Last week, Adriani sat down at a table at The Local Pizzaiolo to talk about his experience in the restaurant business in the U.S. and his move to the Atlanta market.
As it turns out, his family is originally from Naples, but he grew up in Rome. He once played professional basketball and first learned pizza-making at the side of Nonna Maria, his Neapolitan grandmother.
Adriani moved to New York City in 2010, where he opened multiple businesses, including his most famous pizzeria, Forcella, in the Williamsburg neighborhood of Brooklyn.
“At one point, that was probably the hottest pizzeria in the United States,” Adriani said. “I think that was mostly because I came up with this idea of the flash-fried pizza, the Montanara. It was the same time that the Cronuts came out and, with these trends, people were lining up outside the door.
“After that, I was consulting all over the United States. I have a friend who is our investor and saw this big trend in pizza, especially fast-casual. He said he thought we should launch this concept in Atlanta, because it’s a great, expanding city.”

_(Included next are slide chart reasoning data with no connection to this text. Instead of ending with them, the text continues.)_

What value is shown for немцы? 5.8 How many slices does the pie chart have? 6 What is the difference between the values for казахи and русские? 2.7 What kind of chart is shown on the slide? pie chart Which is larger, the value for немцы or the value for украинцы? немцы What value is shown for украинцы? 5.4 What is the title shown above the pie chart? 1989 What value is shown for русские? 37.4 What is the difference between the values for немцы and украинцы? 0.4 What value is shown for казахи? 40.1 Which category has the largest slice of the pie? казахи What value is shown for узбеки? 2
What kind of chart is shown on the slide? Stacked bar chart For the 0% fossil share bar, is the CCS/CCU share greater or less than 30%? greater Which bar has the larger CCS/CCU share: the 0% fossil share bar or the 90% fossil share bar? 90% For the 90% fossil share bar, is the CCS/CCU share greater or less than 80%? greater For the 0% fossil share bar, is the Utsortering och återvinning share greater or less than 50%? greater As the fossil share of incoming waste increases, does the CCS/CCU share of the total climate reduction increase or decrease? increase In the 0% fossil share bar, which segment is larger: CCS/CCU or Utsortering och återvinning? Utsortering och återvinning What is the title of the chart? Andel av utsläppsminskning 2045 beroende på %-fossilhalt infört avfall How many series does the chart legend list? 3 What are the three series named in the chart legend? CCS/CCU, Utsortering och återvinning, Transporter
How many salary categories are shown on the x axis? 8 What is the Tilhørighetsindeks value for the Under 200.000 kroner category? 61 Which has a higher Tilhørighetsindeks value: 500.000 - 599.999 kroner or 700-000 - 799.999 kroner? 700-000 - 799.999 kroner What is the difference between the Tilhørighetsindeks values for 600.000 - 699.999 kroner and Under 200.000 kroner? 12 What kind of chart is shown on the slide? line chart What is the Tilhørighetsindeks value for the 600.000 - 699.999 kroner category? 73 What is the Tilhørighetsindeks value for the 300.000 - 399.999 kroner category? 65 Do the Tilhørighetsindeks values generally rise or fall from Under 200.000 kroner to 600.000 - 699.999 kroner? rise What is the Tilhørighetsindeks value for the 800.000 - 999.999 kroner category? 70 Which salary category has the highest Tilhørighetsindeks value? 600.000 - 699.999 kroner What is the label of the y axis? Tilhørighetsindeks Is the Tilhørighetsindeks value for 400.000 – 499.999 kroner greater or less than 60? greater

So far, Adriani said, his best-selling pizza in Atlanta has been the Margherita, made with San Marzano tomatoes, fresh mozzarella, basil, olive oil and Grana Padano Parmesan. But the best reviewed has been the Local with Heirloom Market BBQ beef brisket, mozzarella, provolone, cipollini onions, and a drizzle of ghost pepper-infused honey.
“I matched the brisket with the cipollini onions and the honey for a sweet-sour taste that’s a bit like barbecue sauce,” Adriani said. “Of course, we have two fried pizzas, the Montanara and the Eggplant Parm.
“And I think we are the only ones doing a gluten-free crust made by hand. It’s so good, I’ve had people send it back because they thought it couldn’t possibly be gluten-free. So that’s doing very well here.”
As far as salads, Adriani said he likes to keep it simple and let the vegetables shine through.
“I’m Italian. I can’t have crazy dressings, and so I always do something based on balsamic vinegar,” he said. “We import some amazing balsamic vinegar from Modena, both white and red, and we do that with just olive oil.”
On the drinks menu, the recipes for the kegged cocktails are crafted by Bratislav Glisic, the award-winning principal bartender at Employees Only in New York City.
“That’s from one of the most famous bars and bartenders in the world,” Adriani said. “For a fast-casual concept, the consistency with alcohol is a problem, so he came up with four simple recipes for us. And then we have beer and wine, of course, with everything on tap, and that helps with consistency, too.”
Summing up the philosophy behind Local Pizzaiolo, Adriani said the bottom line is to offer quality at an affordable price.
“In New York, and even Atlanta, a quality pizza is $25,” he said. “To me, that’s not what pizza is meant to be. Pizza is meant to be a popular food. It’s made with flour and water, the two cheapest ingredients. So it’s meant to be for everybody, not some elite food.
“People may say I’m the best pizza maker in the world. But the best pizza maker in the world should be able to bring his product to more people. That’s what we’re trying to do here.”
1000 Marietta St., Atlanta. 678-705-2672, thelocalpizzaiolo.com.